GIVEN PASSAGE
-- begin --

Braunschweig University of Technology (German: Technische Universität Braunschweig) was founded in 1745 and is the oldest member of TU9, an incorporated society of the nine most prestigious, oldest, and largest universities focusing on engineering and technology in Germany. With approximately 18,000 students, Braunschweig University of Technology is the third largest university in Lower Saxony.

==Education==
Also located in Braunschweig is the Martino-Katharineum, a secondary school founded in 1415. It has had several notable pupils, such as Carl Friedrich Gauss, Hoffmann von Fallersleben, Richard Dedekind and Louis Spohr. Since 2004, Braunschweig also has an International School. Other notable secondary schools include the Gymnasium Neue Oberschule, Gymnasium Gaussschule, Gymnasium Kleine Burg, Hoffmann-von-Fallersleben-Schule Braunschweig, Integrierte Gesamtschule Franzsches Feld, and Wilhelm-Gymnasium.

Lower Saxony's only university of art, founded in 1963, can be found in Braunschweig, the Hochschule für Bildende Künste Braunschweig (Braunschweig College of Fine Arts). The HBK is an institution of higher artistic and scientific education and offers the opportunity to study for interdisciplinary artistic and scientific qualifications. Additionally, one of the campuses of the Eastphalia University of Applied Sciences (German: Ostfalia Hochschule für angewandte Wissenschaften, formerly Fachhochschule Braunschweig/Wolfenbüttel) was located in the city until 2010.

==Economy==
In 2015, the German weekly business news magazine Wirtschaftswoche ranked Braunschweig as one of the most dynamic economic spaces in all of Germany.

Braunschweig was one of the centres of the industrialization in Northern Germany. During the 19th and early 20th century the canning and railroad industries and the sugar production were of great importance for Braunschweig's economy, but eventually other branches such as the automotive industry became more important, while especially the canning industry began to vanish from the city after the end of World War II. The defunct truck and bus manufacturer Büssing was headquartered in Braunschweig. Current factories in the city include Volkswagen, Siemens, Bombardier Transportation, and Bosch.

The fashion label NewYorker, the publishing house Westermann Verlag, Nordzucker, Volkswagen Financial Services and Volkswagen Bank have their headquarters in the city as well as the Volkswagen utility vehicle holding. Also two major optical companies were headquartered in Braunschweig: Voigtländer and Rollei.

-- end --

RECORD SET
-- begin --

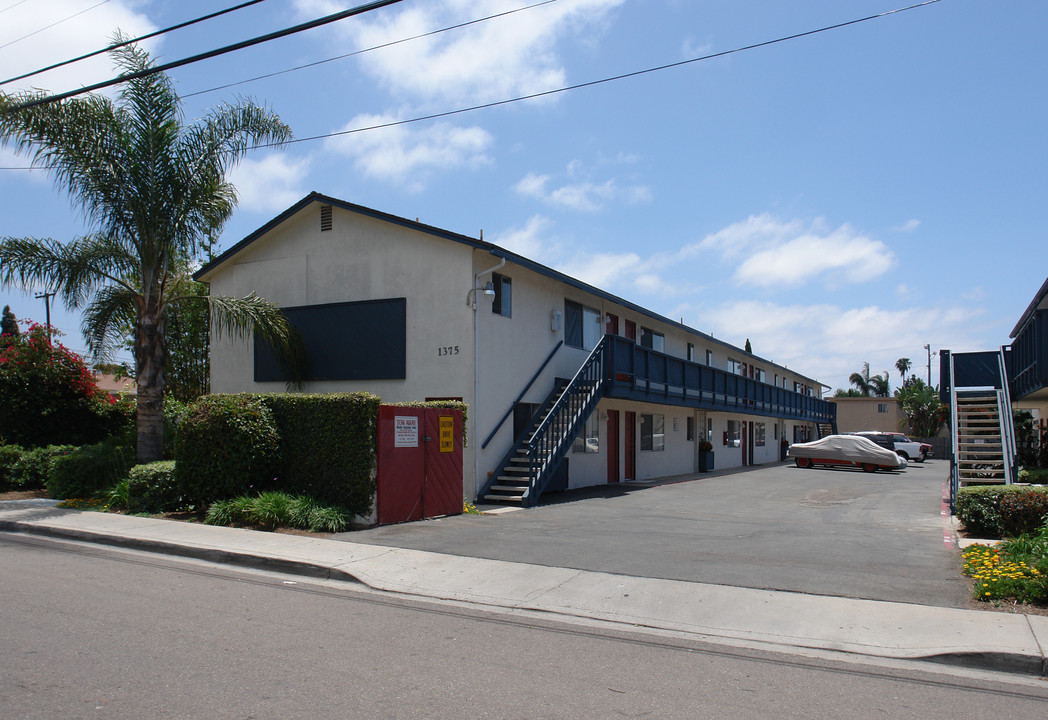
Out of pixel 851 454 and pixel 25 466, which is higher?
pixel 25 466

-- end --
-- begin --

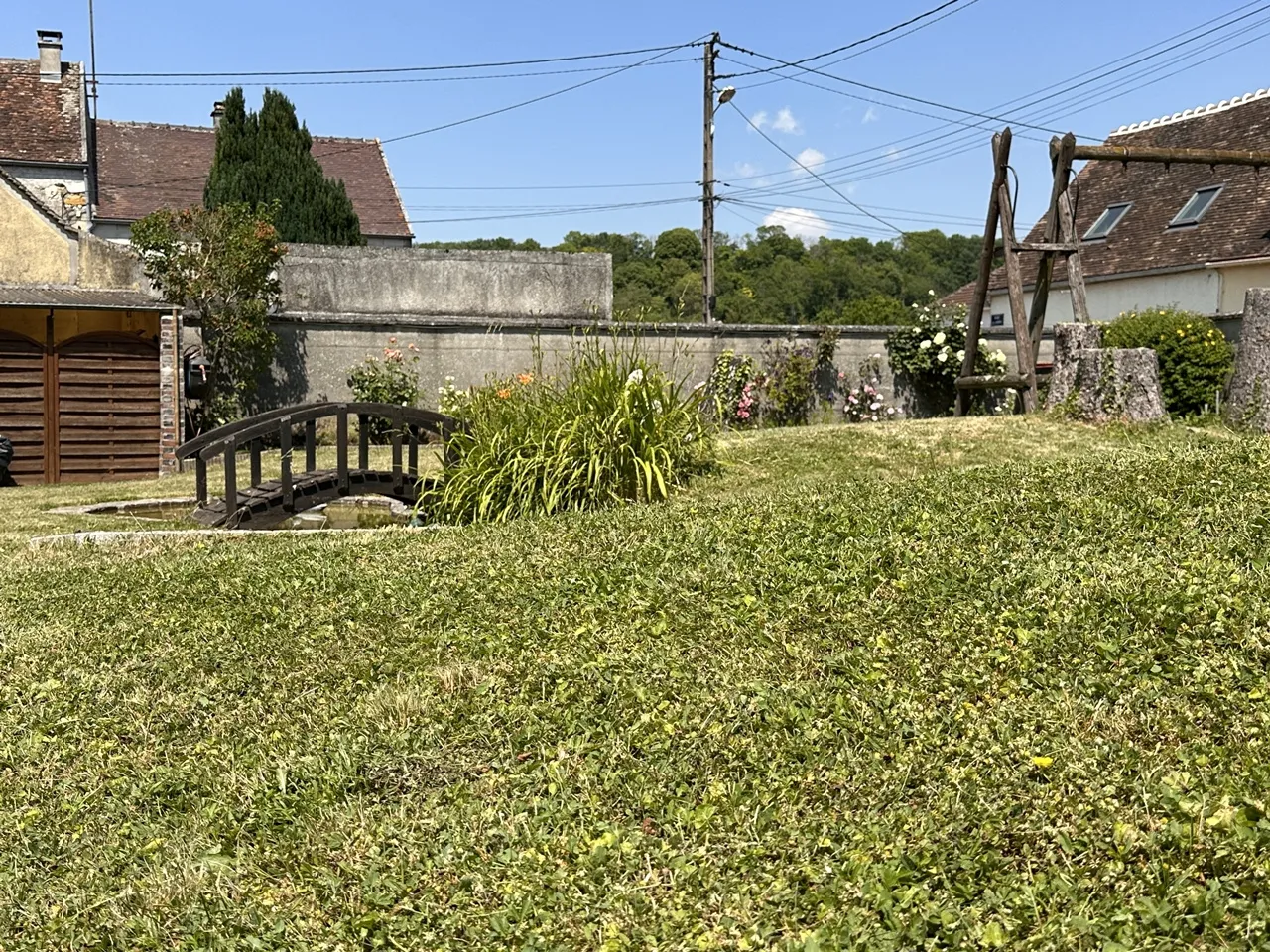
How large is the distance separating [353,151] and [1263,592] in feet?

-- end --

PROBLEM DETAILS
Rewrite the Braunschweig passage starting with "Braunschweig was one" and going on through "Transportation, and Bosch.", putting "railway" in place of "railroad".

SOLUTION TO THIS TASK
Braunschweig was one of the centres of the industrialization in Northern Germany. During the 19th and early 20th century the canning and railway industries and the sugar production were of great importance for Braunschweig's economy, but eventually other branches such as the automotive industry became more important, while especially the canning industry began to vanish from the city after the end of World War II. The defunct truck and bus manufacturer Büssing was headquartered in Braunschweig. Current factories in the city include Volkswagen, Siemens, Bombardier Transportation, and Bosch.